Due to the usage of AI, hardware churn is accelerating. GPU chips typically last only 2-3 years. AI is not free, but users are shielded from the costs. There's a complete lack of transparency; users don't see the environmental costs behind each query, so there's no natural restraint.
What's most concerning is how teams deploy AI features without questioning if they're truly necessary. We're scaling by default rather than by design, and even Europe's first regulatory frameworks, such as the EU AI Act, fall short on these sustainability impacts by only considering energy consumption, with no clear enforcement mechanisms.
According to the literature, reducing the impact of artificial intelligence on the environment will have to come from improvements in model compression, quantization, novel architectures, and hybrid strategies. Some examples include Retrieval-Augmented Generation, Small Language Models, and combining offline with online inference. But technology alone is not enough.
We have been designing digital systems for a stable world, a world that no longer exists. Today, the climate crisis is reshaping our assumptions about scale, cost, and resilience. It is time to rethink our assumptions. Sustainability is not just an opportunity to redefine technology. It is a constraint we must now build within, just like latency or scalability.
What's Changed Since Last Year
At QCon London 2025, I argued that the majority of AI's environmental impact reduction would come from model creation improvements (compression, quantization, and novel architectures) while inference-phase interventions (AI literacy, appropriate model selection, inference budgeting, compute constraints, and AI governance integrating FinOps and GreenOps) represented necessary but secondary work. This assessment has proven incomplete.
Emerging evidence indicates that for massively deployed consumer AI services, cumulative inference energy consumption can exceed one-time training costs within months of deployment. Technical efficiency gains from compression and quantization have materialized, typically delivering 2-4x improvements in inference efficiency. Available data suggests these improvements have coincided with exponential growth in inference volumes rather than absolute consumption reductions.
Publicly documented adoption of inference governance mechanisms remains rare. The pattern is consistent with rebound effect predictions: efficiency improvements enable expanded deployment and new use cases rather than reduced overall consumption.

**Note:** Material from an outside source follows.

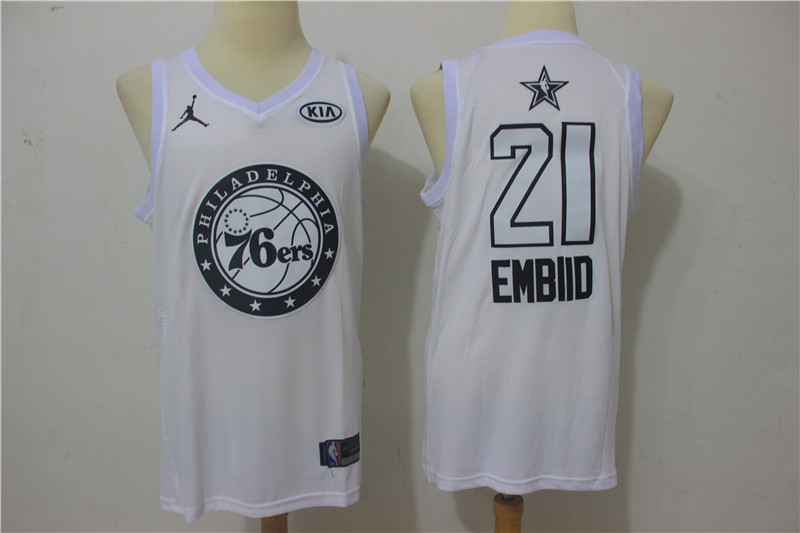 76ers 21 Joel Embiid White 2018 All-Star Game Swingman Jersey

The critical insight: technical optimizations deployed without complementary inference-phase governance mechanisms - budgeting, decision frameworks, appropriate model selection - risk accelerating rather than mitigating environmental impact through broader AI adoption.
Practical Steps Organizations Can Take
At Bpifrance, we are working to make the environmental costs of AI more visible and manageable. Through our Green IT working group, we have been exploring tools like Ecologits, LiteLLM, and Langfuse to help teams monitor, budget, and steer AI usage more effectively.

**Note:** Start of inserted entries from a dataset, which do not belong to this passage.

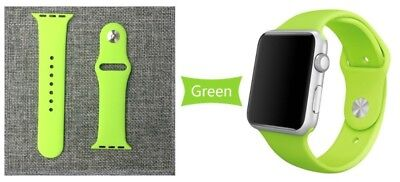 Apple Watch 38mm Compatible Replacement Sports Band Green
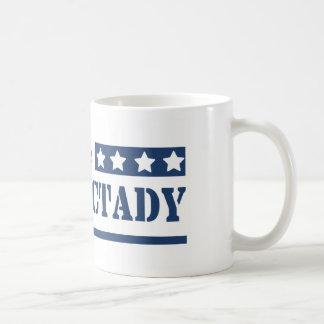 Made in Schenectady Coffee Mug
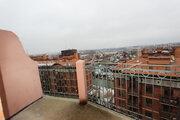 3-х комнатная двухуровневая квартира - Фото 4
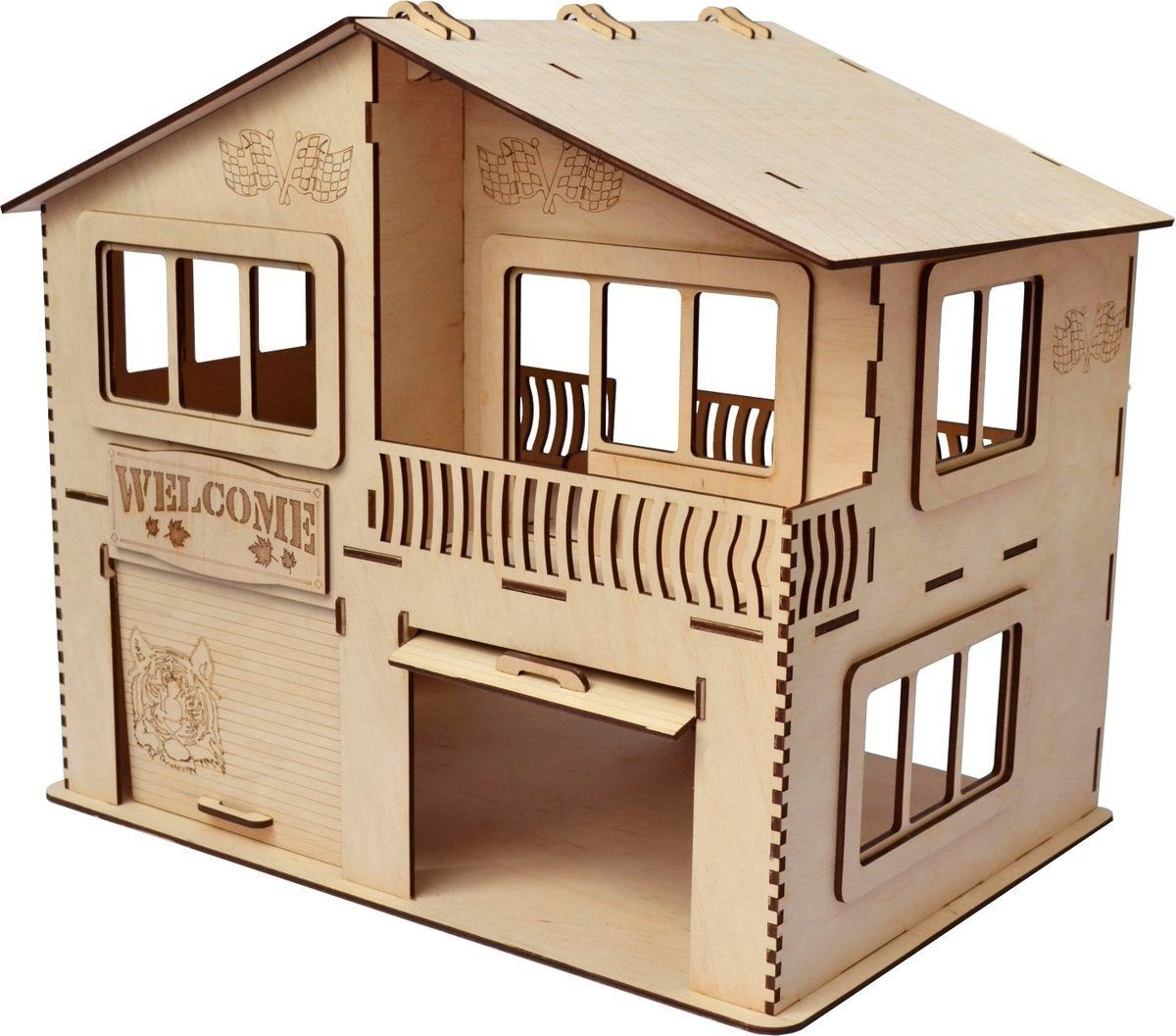 CNC LASER CUT DXF FILES 6 houses files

We are also focusing on building a cultural shift within the organization. With my PromptSage GPT project, I am building AI literacy, helping teams understand that thoughtful prompting is not just about better results; it is also a sustainability practice. Using AI more intelligently reduces unnecessary computation.
This is why I encourage product teams to take ownership of their usage impact and to embed environmental telemetry into the products.
Driving Successful Green IT Transformations
We already have many of the technical solutions. What we often lack is the shift in perspective. Start by asking different questions. Not just "Can we build it?" but "Should we?" Not just "How fast?" but "At what cost?" These questions open the door to more sustainable decisions.
To make this shift real, we need three key qualities: the curiosity to explore beyond our comfort zones, the honesty to acknowledge our real impact rather than externalizing costs, and the courage to ask uncomfortable questions of our providers, our vendors, and ourselves.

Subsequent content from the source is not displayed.